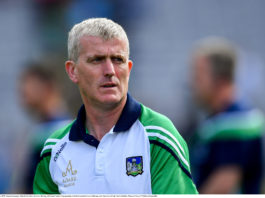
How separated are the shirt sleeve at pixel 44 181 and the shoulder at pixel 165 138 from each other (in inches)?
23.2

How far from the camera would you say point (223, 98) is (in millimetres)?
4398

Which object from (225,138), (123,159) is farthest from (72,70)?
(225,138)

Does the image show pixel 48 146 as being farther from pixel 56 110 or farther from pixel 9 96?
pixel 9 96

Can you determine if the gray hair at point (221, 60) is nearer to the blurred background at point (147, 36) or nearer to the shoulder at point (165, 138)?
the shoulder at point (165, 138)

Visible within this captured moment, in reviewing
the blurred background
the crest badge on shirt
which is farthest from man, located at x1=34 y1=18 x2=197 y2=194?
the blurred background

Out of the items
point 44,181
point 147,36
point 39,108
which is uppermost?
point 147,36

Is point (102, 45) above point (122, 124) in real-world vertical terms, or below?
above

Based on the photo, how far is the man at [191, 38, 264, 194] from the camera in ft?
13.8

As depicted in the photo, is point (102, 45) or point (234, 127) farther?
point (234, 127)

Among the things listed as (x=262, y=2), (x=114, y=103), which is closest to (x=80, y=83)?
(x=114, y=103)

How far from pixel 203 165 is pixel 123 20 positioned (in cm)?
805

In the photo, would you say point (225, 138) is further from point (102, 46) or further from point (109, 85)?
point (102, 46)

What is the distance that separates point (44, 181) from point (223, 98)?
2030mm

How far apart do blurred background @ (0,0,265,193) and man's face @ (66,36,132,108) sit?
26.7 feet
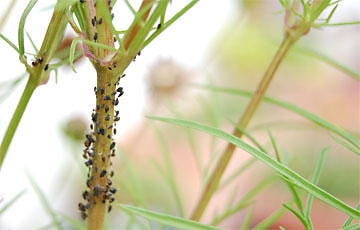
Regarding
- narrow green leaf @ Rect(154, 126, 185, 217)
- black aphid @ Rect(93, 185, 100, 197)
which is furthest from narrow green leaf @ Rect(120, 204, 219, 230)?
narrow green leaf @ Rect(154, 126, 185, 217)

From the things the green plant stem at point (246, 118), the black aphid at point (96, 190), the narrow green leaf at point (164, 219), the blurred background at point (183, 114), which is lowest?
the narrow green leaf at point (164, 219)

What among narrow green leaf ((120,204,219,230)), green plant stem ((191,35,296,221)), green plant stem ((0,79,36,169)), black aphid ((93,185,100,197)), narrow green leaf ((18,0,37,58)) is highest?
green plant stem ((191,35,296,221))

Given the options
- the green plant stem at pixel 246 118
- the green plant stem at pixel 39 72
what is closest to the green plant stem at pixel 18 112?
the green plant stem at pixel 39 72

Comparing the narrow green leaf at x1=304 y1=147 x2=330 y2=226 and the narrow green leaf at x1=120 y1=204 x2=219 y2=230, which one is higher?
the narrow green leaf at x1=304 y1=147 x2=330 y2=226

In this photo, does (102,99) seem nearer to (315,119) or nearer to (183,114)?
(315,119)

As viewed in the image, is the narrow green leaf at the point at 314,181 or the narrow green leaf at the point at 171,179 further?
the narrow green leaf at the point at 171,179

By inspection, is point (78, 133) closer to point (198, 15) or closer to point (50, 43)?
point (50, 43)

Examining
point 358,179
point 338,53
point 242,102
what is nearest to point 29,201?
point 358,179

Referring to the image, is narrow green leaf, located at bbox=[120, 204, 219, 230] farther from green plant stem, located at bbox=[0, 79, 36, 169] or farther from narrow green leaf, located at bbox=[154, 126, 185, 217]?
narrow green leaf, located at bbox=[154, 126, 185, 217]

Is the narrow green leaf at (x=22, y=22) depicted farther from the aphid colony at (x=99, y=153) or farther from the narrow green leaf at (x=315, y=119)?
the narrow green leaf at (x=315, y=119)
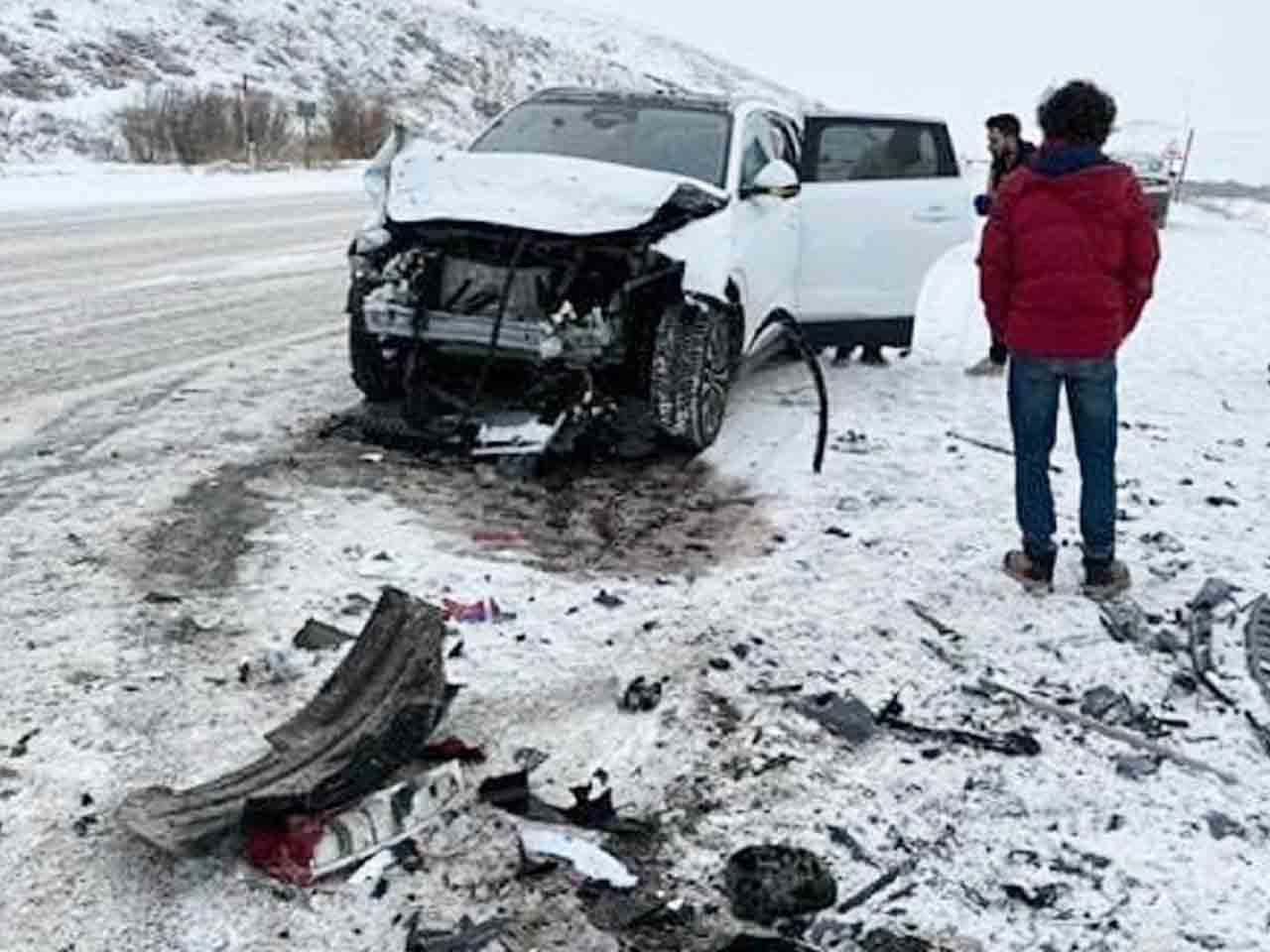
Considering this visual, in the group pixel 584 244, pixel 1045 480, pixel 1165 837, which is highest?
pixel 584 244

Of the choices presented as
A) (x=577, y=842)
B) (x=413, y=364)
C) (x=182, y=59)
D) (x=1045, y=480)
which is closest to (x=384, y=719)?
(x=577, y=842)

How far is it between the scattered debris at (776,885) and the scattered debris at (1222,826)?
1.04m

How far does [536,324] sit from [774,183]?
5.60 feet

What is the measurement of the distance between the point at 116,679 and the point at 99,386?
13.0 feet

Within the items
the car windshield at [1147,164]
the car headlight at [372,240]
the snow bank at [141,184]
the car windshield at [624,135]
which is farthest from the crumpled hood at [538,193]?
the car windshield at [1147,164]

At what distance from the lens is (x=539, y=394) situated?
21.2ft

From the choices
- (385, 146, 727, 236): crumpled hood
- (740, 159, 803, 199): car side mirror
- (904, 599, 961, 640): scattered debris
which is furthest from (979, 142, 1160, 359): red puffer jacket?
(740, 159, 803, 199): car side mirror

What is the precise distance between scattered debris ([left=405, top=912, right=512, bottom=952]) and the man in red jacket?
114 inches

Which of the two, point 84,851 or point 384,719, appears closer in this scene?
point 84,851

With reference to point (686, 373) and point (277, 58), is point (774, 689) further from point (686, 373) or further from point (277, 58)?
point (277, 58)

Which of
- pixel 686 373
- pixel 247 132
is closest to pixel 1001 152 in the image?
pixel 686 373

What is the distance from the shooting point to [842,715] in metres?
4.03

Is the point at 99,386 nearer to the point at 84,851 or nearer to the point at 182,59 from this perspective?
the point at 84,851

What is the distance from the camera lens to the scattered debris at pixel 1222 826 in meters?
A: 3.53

...

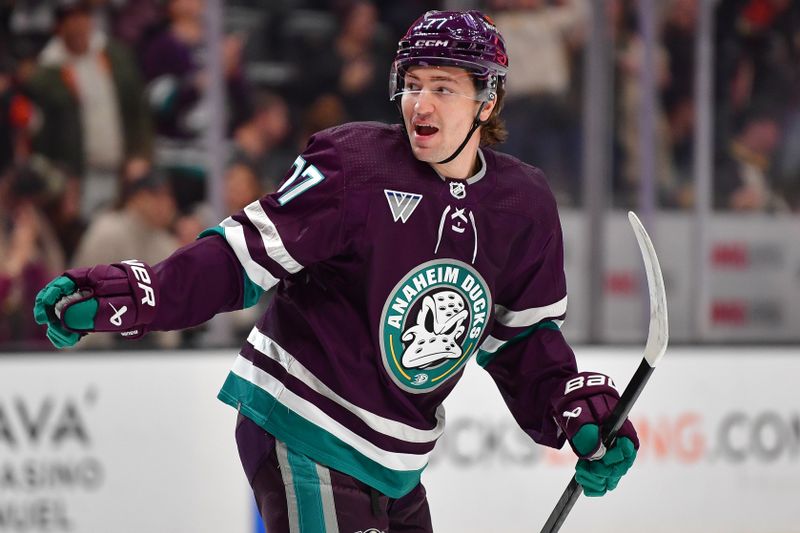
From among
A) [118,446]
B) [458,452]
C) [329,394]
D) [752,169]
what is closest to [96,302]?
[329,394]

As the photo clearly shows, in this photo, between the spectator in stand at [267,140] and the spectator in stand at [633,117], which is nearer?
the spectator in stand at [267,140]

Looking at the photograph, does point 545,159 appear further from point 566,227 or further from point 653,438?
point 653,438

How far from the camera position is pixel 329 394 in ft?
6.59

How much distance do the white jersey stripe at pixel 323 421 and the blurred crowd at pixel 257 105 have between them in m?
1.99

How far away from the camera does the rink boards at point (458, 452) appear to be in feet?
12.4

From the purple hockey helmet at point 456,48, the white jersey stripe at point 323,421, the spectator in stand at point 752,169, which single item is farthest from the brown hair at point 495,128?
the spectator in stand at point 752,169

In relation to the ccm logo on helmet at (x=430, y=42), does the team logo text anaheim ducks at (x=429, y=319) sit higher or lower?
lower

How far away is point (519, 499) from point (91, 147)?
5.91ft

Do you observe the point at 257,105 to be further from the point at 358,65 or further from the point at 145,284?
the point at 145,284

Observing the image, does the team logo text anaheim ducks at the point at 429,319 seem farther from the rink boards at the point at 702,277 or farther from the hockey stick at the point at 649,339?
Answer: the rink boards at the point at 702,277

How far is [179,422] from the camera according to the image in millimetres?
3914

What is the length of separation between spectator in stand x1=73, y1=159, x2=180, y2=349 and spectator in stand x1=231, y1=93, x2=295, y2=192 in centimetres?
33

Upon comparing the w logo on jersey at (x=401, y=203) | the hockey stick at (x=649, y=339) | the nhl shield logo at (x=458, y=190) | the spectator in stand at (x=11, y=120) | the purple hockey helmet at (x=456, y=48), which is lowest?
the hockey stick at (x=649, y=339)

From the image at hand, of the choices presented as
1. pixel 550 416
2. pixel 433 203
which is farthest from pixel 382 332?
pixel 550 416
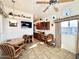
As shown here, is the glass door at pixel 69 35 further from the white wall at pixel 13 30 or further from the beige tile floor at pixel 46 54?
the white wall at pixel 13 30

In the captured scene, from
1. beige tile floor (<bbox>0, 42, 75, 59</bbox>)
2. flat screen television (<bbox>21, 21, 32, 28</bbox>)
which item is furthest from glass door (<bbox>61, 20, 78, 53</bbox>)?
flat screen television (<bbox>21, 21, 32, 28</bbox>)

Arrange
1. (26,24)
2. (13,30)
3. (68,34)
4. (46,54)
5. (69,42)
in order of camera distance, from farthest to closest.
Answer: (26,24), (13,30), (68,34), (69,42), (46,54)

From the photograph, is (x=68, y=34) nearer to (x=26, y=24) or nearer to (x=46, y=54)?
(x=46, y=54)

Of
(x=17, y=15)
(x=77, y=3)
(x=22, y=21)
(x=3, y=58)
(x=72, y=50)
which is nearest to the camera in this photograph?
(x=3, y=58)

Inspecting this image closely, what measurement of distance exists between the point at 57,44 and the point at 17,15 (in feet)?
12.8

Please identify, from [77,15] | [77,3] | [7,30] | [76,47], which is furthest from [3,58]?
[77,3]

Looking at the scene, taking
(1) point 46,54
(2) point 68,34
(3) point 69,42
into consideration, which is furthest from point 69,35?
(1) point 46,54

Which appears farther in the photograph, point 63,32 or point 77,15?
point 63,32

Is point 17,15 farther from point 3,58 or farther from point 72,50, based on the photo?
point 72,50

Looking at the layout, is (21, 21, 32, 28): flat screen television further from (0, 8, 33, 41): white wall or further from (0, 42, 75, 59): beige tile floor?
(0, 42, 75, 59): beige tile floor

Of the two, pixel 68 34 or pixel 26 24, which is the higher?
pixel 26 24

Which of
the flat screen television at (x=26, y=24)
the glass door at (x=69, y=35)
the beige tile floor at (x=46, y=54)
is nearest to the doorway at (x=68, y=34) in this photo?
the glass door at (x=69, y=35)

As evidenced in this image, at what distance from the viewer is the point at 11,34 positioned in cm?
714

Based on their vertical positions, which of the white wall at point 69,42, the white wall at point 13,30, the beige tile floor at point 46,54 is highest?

Direction =
Rewrite the lines from the line with "Looking at the layout, is" up to and including the line with "Based on their", replacing "flat screen television" with "wall-mounted TV" and keeping everything else the same.

Task response =
Looking at the layout, is (21, 21, 32, 28): wall-mounted TV further from (0, 8, 33, 41): white wall or further from (0, 42, 75, 59): beige tile floor?
(0, 42, 75, 59): beige tile floor

Of the two, pixel 68 34 or pixel 26 24, which is the higher?
pixel 26 24

Which of
the wall-mounted TV at (x=26, y=24)
the glass door at (x=69, y=35)
the beige tile floor at (x=46, y=54)
is nearest to the doorway at (x=68, y=34) in this photo?
the glass door at (x=69, y=35)

As evidenced in this image, at what distance from the viewer is the point at 11,34 positioned in cm?
714

Based on their vertical positions, which of the white wall at point 69,42, the white wall at point 13,30, the beige tile floor at point 46,54 is highest?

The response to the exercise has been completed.